Conor Counihan (Cork 2010)
Counihan's Cork side were beaten by Kerry in the Munster semi-final in 2010. Coming into the qualifiers, they faced Cavan and Wexford who they beat handily enough, but then needed extra-time to beat Limerick. They then neat Roscommon and Dublin before beating Down in the final by a point. Counihan admits that even though managers take the glory of winning - there is nothing they can do once the ball is thrown in.
"When you lose a game in the championship you are scratching your head at this stage. I think it's a collective responsibility. Players win matches at the end of the day. I was talking to someone recently about Mick O'Dwyer as one of the greatest managers the game has ever seen.
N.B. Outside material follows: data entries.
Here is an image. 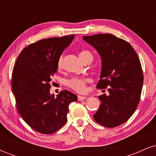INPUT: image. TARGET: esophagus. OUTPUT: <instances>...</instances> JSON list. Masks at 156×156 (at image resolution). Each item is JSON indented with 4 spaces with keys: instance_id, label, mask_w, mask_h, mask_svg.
<instances>
[{
    "instance_id": "obj_1",
    "label": "esophagus",
    "mask_w": 156,
    "mask_h": 156,
    "mask_svg": "<svg viewBox=\"0 0 156 156\" xmlns=\"http://www.w3.org/2000/svg\"><path fill=\"white\" fill-rule=\"evenodd\" d=\"M87 97H85V96H80V95H78V100L79 101H83V100H85V99H87Z\"/></svg>"
}]
</instances>
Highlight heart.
I'll return each mask as SVG.
<instances>
[{
    "mask_svg": "<svg viewBox=\"0 0 156 156\" xmlns=\"http://www.w3.org/2000/svg\"><path fill=\"white\" fill-rule=\"evenodd\" d=\"M79 57L80 58V59L83 61V62L88 58H93V55L92 53L89 51H87V50H83V51H80L79 53ZM62 60H63L62 57H60L58 58L57 67H58V69H59L62 67ZM89 82H90V79L89 78H78V77H76V78H73L69 80H67V85L70 88H72L75 91H76V92H83L86 90L87 83H89Z\"/></svg>",
    "mask_w": 156,
    "mask_h": 156,
    "instance_id": "b5f03b06",
    "label": "heart"
}]
</instances>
"But I remember being at a qualifier game between Cavan and Wicklow in Breffni Park when Micko was in charge of Wicklow and this was in 2010 - the same year that we won it. Things were going great for them. They were eight points up with 20 minutes to go and Cavan had lost the plot.
"They had two men sent off and then lo and behold didn't Cavan win the match. . To me, in a way, it showed me not to be too hard on myself because Wicklow had one of the greatest managers of all time on the sideline and if he couldn't turn it around then nobody could."
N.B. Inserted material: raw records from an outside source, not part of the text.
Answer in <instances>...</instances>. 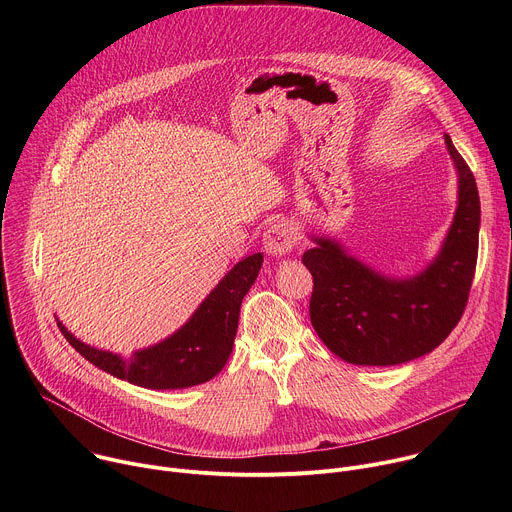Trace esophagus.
I'll return each instance as SVG.
<instances>
[{
	"instance_id": "34e87169",
	"label": "esophagus",
	"mask_w": 512,
	"mask_h": 512,
	"mask_svg": "<svg viewBox=\"0 0 512 512\" xmlns=\"http://www.w3.org/2000/svg\"><path fill=\"white\" fill-rule=\"evenodd\" d=\"M296 241H298L296 231L287 223H275L263 235V245H265L267 253H271L273 257L287 255L291 249H294Z\"/></svg>"
}]
</instances>
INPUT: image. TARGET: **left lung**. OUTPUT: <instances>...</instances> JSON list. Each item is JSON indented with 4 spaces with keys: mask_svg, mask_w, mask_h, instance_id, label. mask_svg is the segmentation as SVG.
Segmentation results:
<instances>
[{
    "mask_svg": "<svg viewBox=\"0 0 512 512\" xmlns=\"http://www.w3.org/2000/svg\"><path fill=\"white\" fill-rule=\"evenodd\" d=\"M458 172V208L435 259L413 277H389L328 237L302 257L314 277L310 320L342 360L391 367L440 346L460 322L478 259L480 198L472 170L446 133Z\"/></svg>",
    "mask_w": 512,
    "mask_h": 512,
    "instance_id": "obj_1",
    "label": "left lung"
}]
</instances>
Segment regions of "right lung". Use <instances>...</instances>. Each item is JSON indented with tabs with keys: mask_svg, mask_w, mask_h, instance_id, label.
Here are the masks:
<instances>
[{
	"mask_svg": "<svg viewBox=\"0 0 512 512\" xmlns=\"http://www.w3.org/2000/svg\"><path fill=\"white\" fill-rule=\"evenodd\" d=\"M261 265L263 253L239 261L178 332L150 348L133 352L129 358L81 342L62 322H58V328L79 354L121 381L154 391L194 387L216 377L227 364L243 298L255 283Z\"/></svg>",
	"mask_w": 512,
	"mask_h": 512,
	"instance_id": "right-lung-1",
	"label": "right lung"
}]
</instances>
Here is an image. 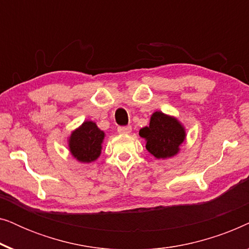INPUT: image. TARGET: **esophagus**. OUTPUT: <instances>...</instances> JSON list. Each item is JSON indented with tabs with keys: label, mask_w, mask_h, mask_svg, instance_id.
I'll return each instance as SVG.
<instances>
[{
	"label": "esophagus",
	"mask_w": 249,
	"mask_h": 249,
	"mask_svg": "<svg viewBox=\"0 0 249 249\" xmlns=\"http://www.w3.org/2000/svg\"><path fill=\"white\" fill-rule=\"evenodd\" d=\"M131 131L130 125H121V127L118 128L119 134H129Z\"/></svg>",
	"instance_id": "esophagus-1"
}]
</instances>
"If you haven't got the players who can drive it on when you hit a rocky spot - then you have nothing."
In terms of the qualifiers this year, Counihan admits that serious Mayo have serious questions to answer.
"Mayo are a team who have been through the mill over the last couple of years. You would look at their performance the last day [against Galway] and ask if they were in the right zone. You have to give credit to Galway but you have to ask if Mayo were mentally ready for it.
"I'd be worried for Mayo because when you look at that game they lost against Galway - it wasn't really the young players that won it for Galway. It was the older players who have been around for a while and they never did it before against Mayo so what changed this year?
"That often happens and can often be out of the control of management. A player can get it into his head that "yeah, we should be a good bet for a quarter-final at least" and it's too late to change things then. Mayo have had their wake-up call now so it's up to them."
"After we lost against Kerry, I said to the players: 'we've put too much into this, not just this year but in the last few years to give it up this easy'. We had to show a bit of resilience and show it.
"I told the players they needed to forget about All-Ireland finals at this stage and just take it week by week. Just over one hour's football can get everything back on track. It's do-or-die at this stage and maybe that'll bring out the best in people."